Le storie presenti hanno diversi gradi di profondità, surrealismo e malinconia. Come sempre succede nelle raccolte di racconti, qualcuno è più vicino all’autore come lo conosciamo nei romanzi, e qualche storia pare invece scritta da un’altra persona. Le tematiche e lo stile rimangono per me comunque molto coerenti con quello che ho letto finora di Murakami, una scrittura pulita e piacevole, a volte declinata in uno stile favolistico dove non succede quasi mai niente ma sembra che succeda sempre qualcosa di fondamentale, tra una passeggiata e un gatto, un amplesso e un disco jazz, un sogno e un giro in macchina, una citazione dei Beatles e una lista di libri da leggere.

In questi racconti troviamo l’attore vedovo che vuole diventare amico di un amante della moglie defunta; un giovanissimo innamorato che nella sua inadeguatezza spera che la sua ragazza, con la quale fa coppia fin dalle medie, si metta con suo amico, onde evitare di doverla cedere a sconosciuti; il chirurgo plastico, dongiovanni incallito, che si innamora per la prima volta in tarda età con conseguenza drammatiche; una Shahrazad che fa visita a un amante recluso e gli racconta frammenti di storie,  proprio come ne “Le mille e una notte”, lasciandolo ogni volta in sospeso a desiderare più di ogni altra cosa il suo ritorno (“Perché le donne offrivano un tempo speciale che annullava la realtà, pur restandovi immerse”); un uomo che scopre il tradimento della moglie, ma non riesce ad esprimere il proprio dolore e finisce con l’accumulare un vuoto interiore abissale. Perchè è giusto provare sì a dimenticare, ma non è abbastanza. “Non doveva solo dimenticare, doveva anche perdonare”. E nemmeno perdonare è abbastanza: bisogna avere rispetto per se stessi, e dunque saper ascoltare il proprio cuore, se -metaforicamente – si vuol evitare che i serpenti lo assedino. Bisogna avere il coraggio di ammettere: “Sì, sono stato ferito, e molto profondamente”.

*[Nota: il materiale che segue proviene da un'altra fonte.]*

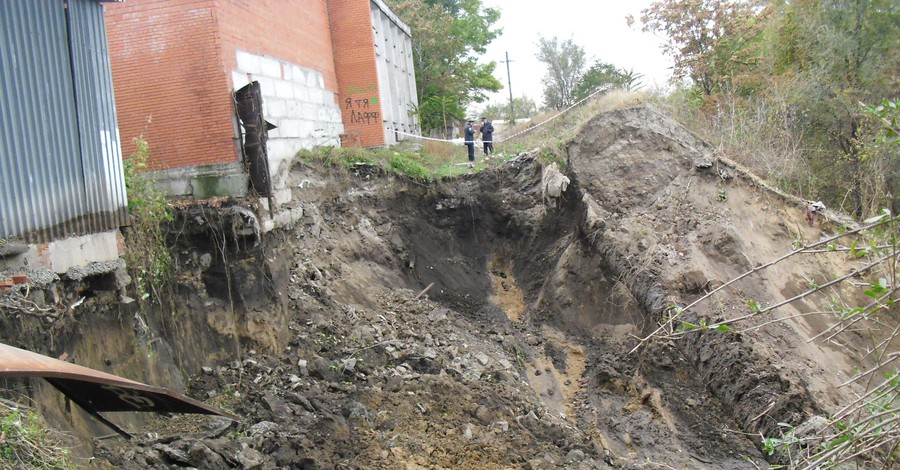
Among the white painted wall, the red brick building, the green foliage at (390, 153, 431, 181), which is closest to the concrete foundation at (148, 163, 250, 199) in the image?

In uno dei racconti più riusciti per me, Murakami rovescia la prospettiva della Metamorfosi di Kafka: non un uomo trasformato in scarafaggio, ma uno scarafaggio che si sveglia trasformato in Gregor Samsa, scoprendo subito quella molla potente della condizione umana che si chiama desiderio. L’oggetto del suo desiderio è una donna con un evidente difetto fisico, nelle strade di Praga ci sono militari stranieri che arrestano la gente. E non è un caso forse che l’unico spiraglio di relazione possibile del libro ci giunga grazie a un passaggio di fisicità ma soprattutto di personalità: il solo modo per riacquistare umanità (o imparare a viverla) sarà la relazione amorosa. La vicinanza dei diversi, la comunione al di là delle apparenze.

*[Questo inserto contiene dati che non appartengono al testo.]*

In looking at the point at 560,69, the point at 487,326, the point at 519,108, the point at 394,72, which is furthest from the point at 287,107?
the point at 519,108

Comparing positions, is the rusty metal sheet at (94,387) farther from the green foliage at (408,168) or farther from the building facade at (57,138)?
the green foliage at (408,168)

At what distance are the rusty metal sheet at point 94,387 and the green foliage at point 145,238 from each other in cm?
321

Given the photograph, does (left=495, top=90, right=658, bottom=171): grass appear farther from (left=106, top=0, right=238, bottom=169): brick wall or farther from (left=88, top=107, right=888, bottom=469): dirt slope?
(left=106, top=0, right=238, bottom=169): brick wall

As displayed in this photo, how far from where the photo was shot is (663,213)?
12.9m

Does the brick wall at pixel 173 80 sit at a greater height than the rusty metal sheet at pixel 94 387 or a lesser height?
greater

Murakami a me piace tanto come scrittore, ma penso che sia un autore che -più di altri- non può piacere a tutti: o ti lasci andare alla sua narrazione, o resisti; o ti affascinano i suoi mondi metà sogno metà realtà, o te ne vuoi andare per non tornare mai più. Questi racconti non fanno eccezione: c’è il registro magico-fantastico, anche se non è dominante, troviamo sia la storia più lineare sia quella dove chiudi e ti chiedi se tutto sia accaduto o  sia stato solo immaginato. Ci sono la contemplazione dell’illogicità della vita, il mondo onirico e la riflessione sulla solitudine dell’uomo davanti alle grandi scelte, e una galleria di personaggi in fondo comuni ma anche particolari e profondi nel tratteggio.

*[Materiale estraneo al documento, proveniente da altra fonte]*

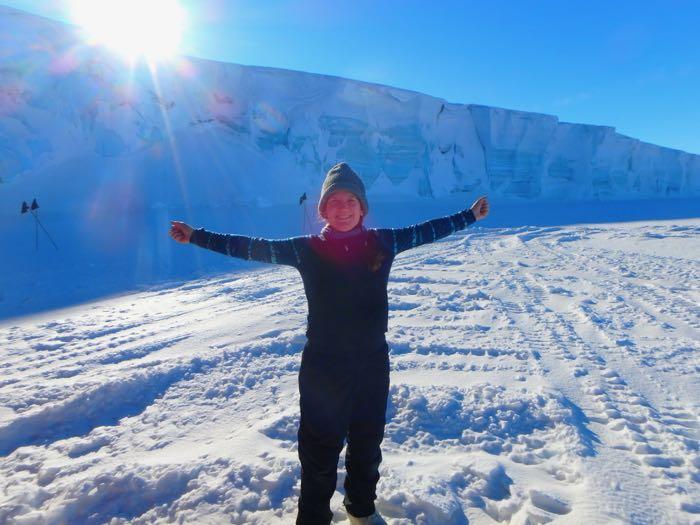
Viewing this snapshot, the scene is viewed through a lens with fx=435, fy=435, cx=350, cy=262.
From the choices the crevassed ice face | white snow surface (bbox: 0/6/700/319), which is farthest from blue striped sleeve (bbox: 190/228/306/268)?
white snow surface (bbox: 0/6/700/319)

Se non avete mai letto nulla di questo autore e vi incuriosisce, per me potete partire da qui: se vi piace, nei romanzi troverete tutto quello che c’è in questo libro ampliato e approfondito. Se non vi piace, è comunque un libro maneggevole sia come temi che lunghezza, e vi sarete fatti un’idea serena di uno scrittore molto famoso.